Option B : $$\eta\left(\dfrac{S\Delta\theta}{h}\right)\left(\dfrac{1}{\rho g}\right)$$

$$\left[M L^{-1} T^{-1}\right] \left[L T^{-2}\right] \left[M^{-1} L^{2} T^{2}\right] = M^{(1-1)}\,L^{(-1+1+2)}\,T^{(-1-2+2)} = L^{2}\,T^{-1}.$$

This gives $$L^{2} T^{-1}$$, which is not $$M T^{-3}$$, so Option B is incorrect.

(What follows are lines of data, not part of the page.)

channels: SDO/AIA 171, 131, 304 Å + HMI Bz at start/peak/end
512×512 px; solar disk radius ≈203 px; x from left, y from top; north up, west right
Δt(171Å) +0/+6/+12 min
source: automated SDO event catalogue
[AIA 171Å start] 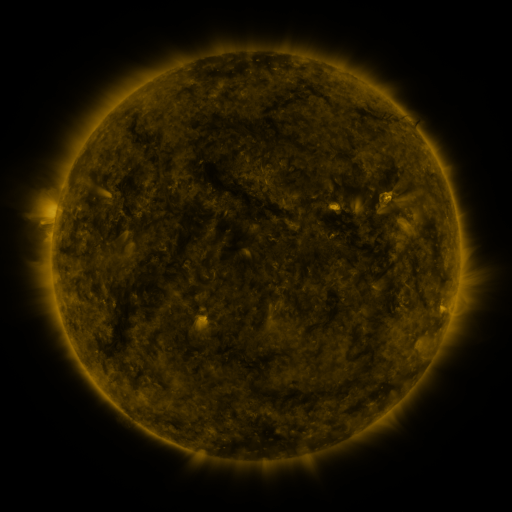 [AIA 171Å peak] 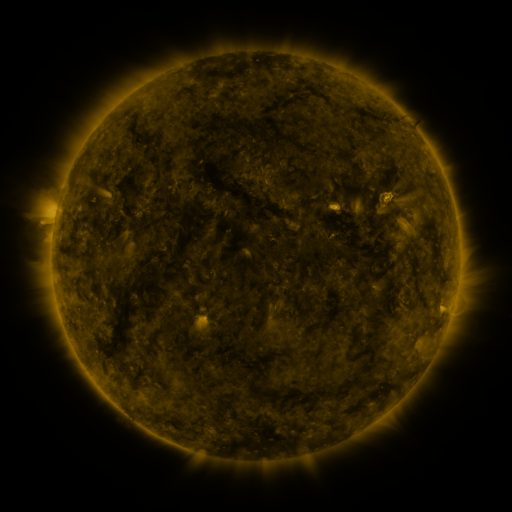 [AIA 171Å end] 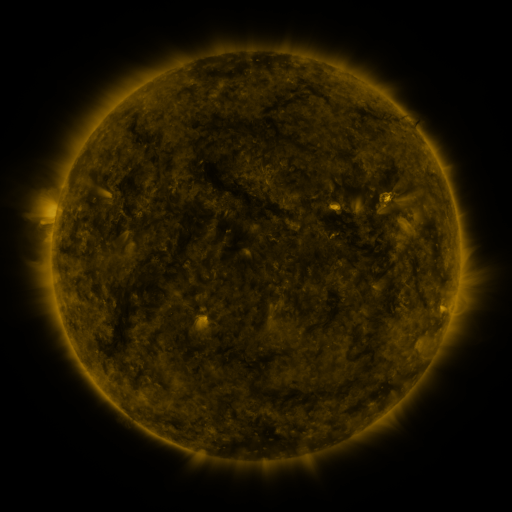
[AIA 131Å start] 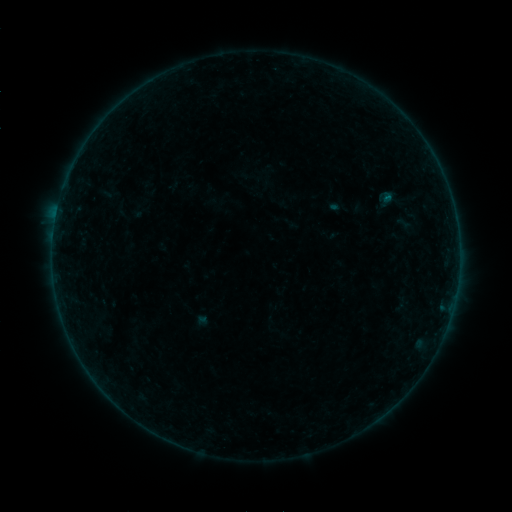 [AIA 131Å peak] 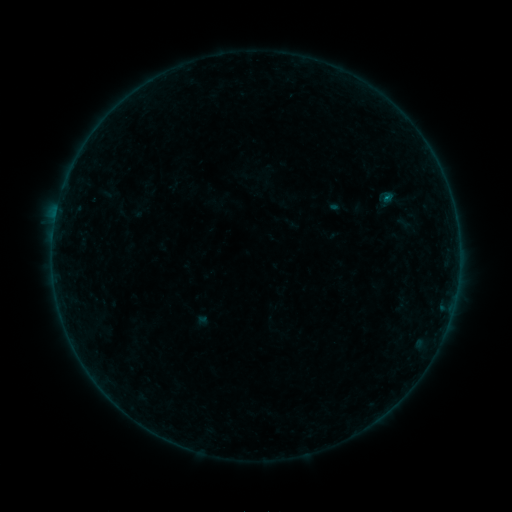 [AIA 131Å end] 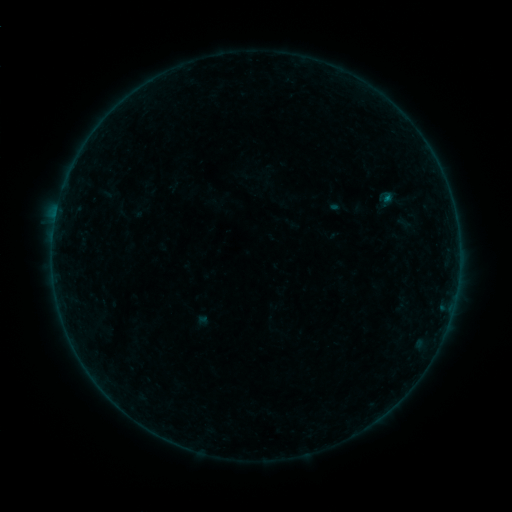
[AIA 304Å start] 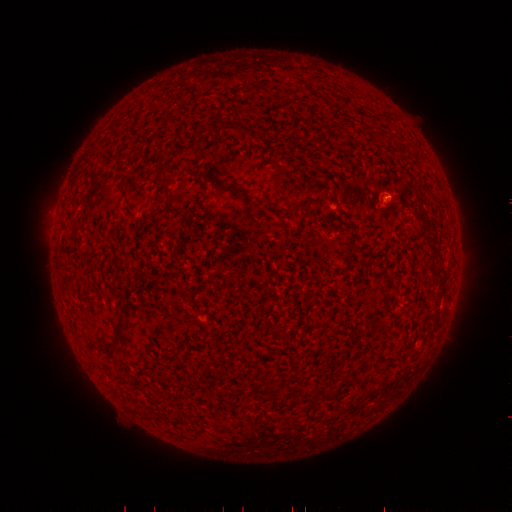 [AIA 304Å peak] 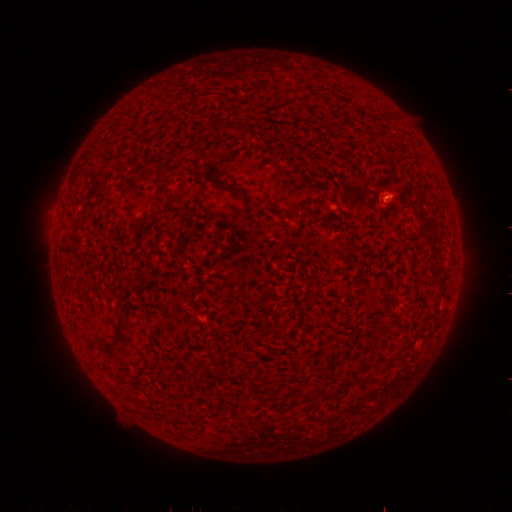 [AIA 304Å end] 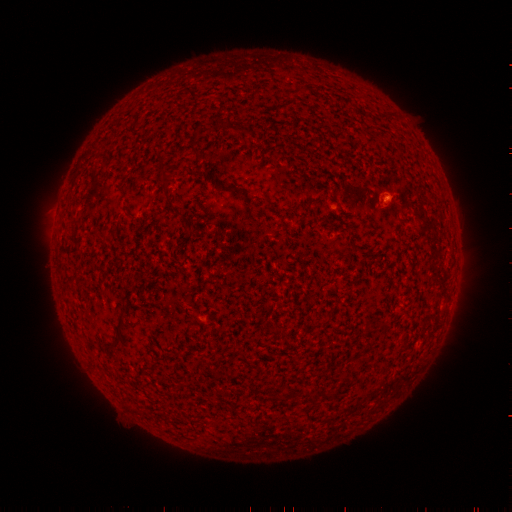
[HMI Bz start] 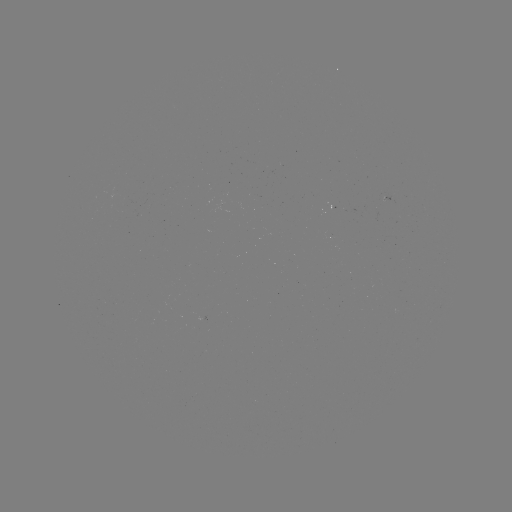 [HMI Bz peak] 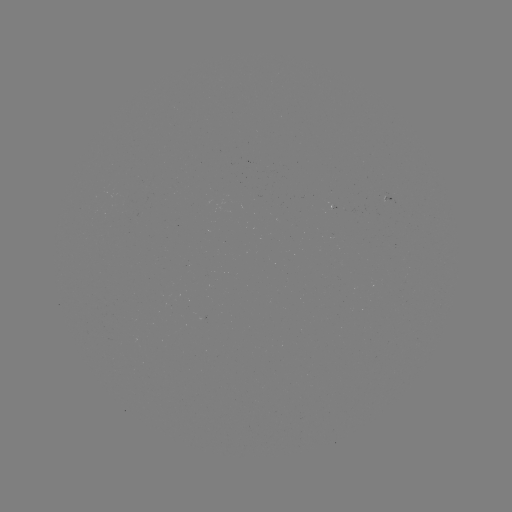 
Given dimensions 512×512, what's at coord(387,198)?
B1.2 flare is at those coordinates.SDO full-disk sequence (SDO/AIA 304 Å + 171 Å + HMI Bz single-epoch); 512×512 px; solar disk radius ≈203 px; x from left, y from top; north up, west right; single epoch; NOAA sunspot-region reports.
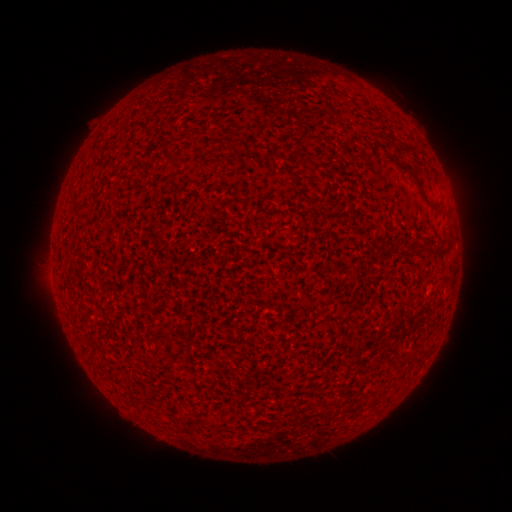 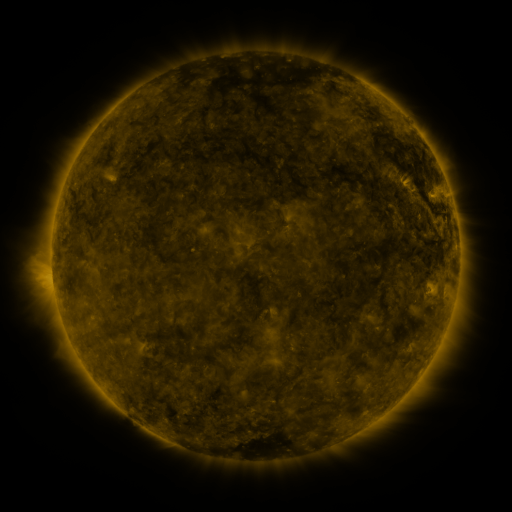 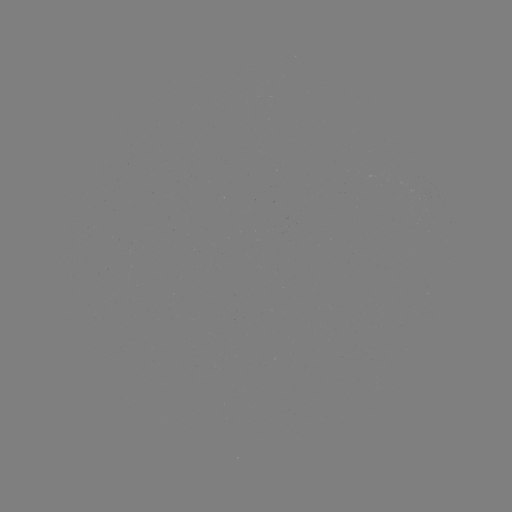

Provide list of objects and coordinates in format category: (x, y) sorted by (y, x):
(none)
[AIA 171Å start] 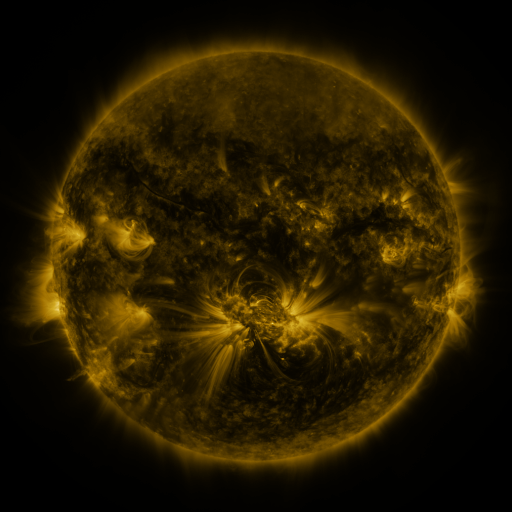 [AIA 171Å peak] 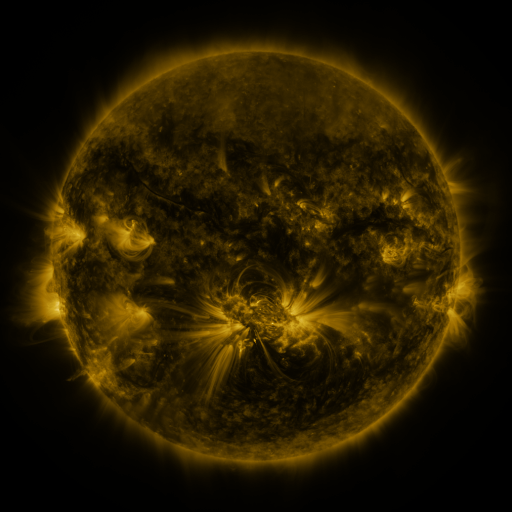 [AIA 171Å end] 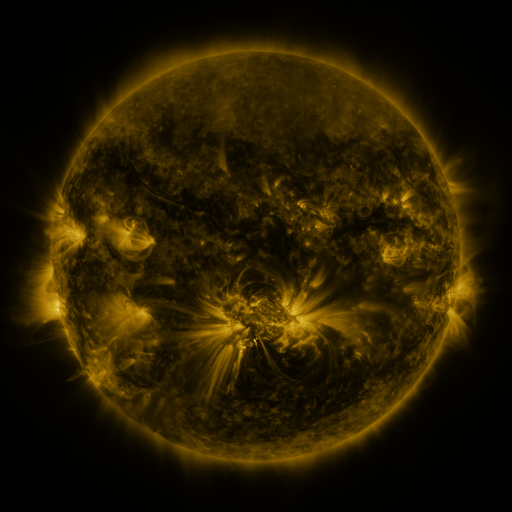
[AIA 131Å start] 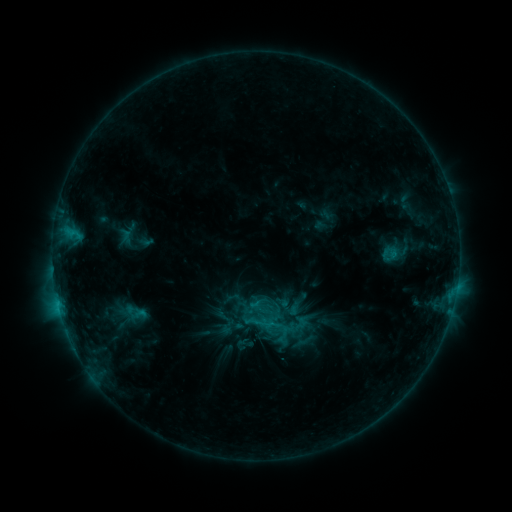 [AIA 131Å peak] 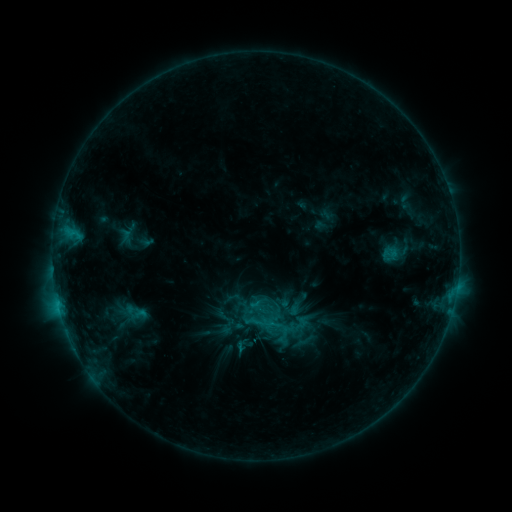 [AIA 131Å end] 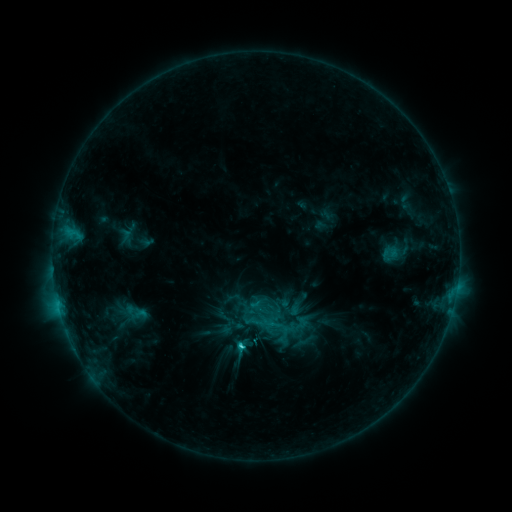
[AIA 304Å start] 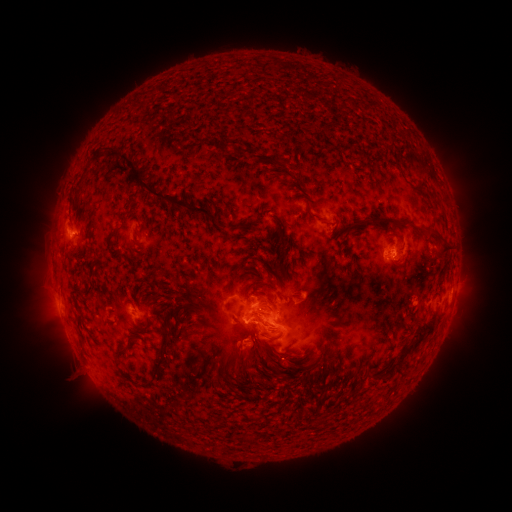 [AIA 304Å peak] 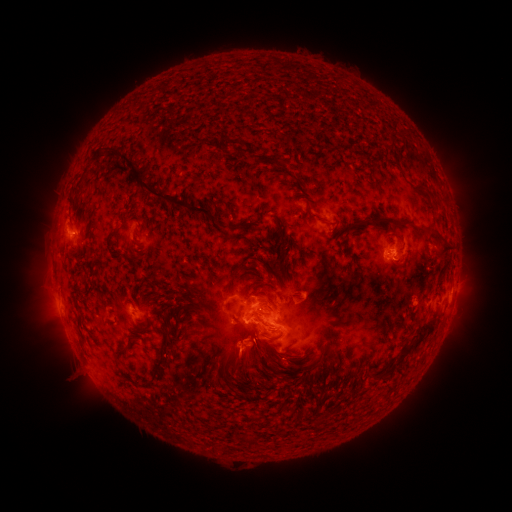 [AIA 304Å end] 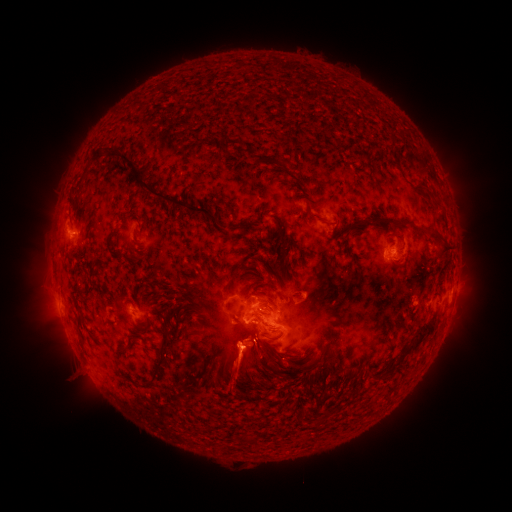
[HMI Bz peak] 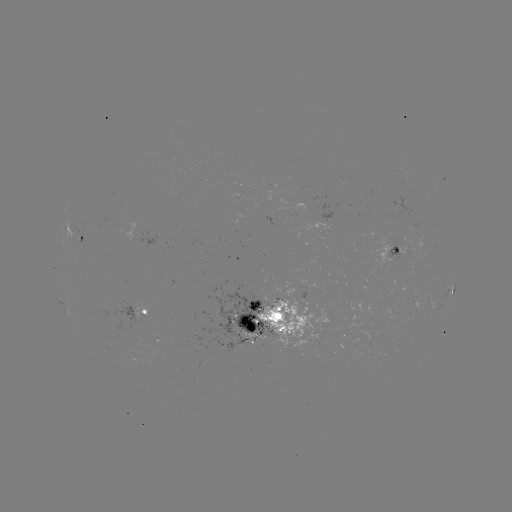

Option C : $$\left(\dfrac{S\Delta\theta}{\eta h}\right)\left(\dfrac{1}{\rho g}\right)$$

First compute $$\dfrac{S\Delta\theta}{\eta h}$$:

$$\dfrac{[S\Delta\theta]}{[\eta][h]} = \dfrac{L^{2} T^{-2}}{(M L^{-1} T^{-1})(L)} = \dfrac{L^{2} T^{-2}}{M L^{0} T^{-1}} = M^{-1} L^{2} T^{-1}.$$

Multiplying this by $$\left[M^{-1} L^{2} T^{2}\right]$$ from $$\dfrac{1}{\rho g}$$ gives

$$M^{-2} L^{4} T^{1},$$

which again fails to match $$M T^{-3}$$, so Option C is incorrect.

Option D : $$\dfrac{S\Delta\theta}{\eta h}$$

We already found above that its dimension is $$M^{-1} L^{2} T^{-1}$$, clearly not $$M T^{-3}$$, hence Option D is also incorrect.

Among all the choices, only Option A reproduces the correct physical dimension for heat flux. Therefore the student’s dimensional reasoning leads to

$$\dfrac{Q}{A}\;=\;\eta\left(\dfrac{S\Delta\theta}{h}\right).$$

Hence, the correct answer is Option A.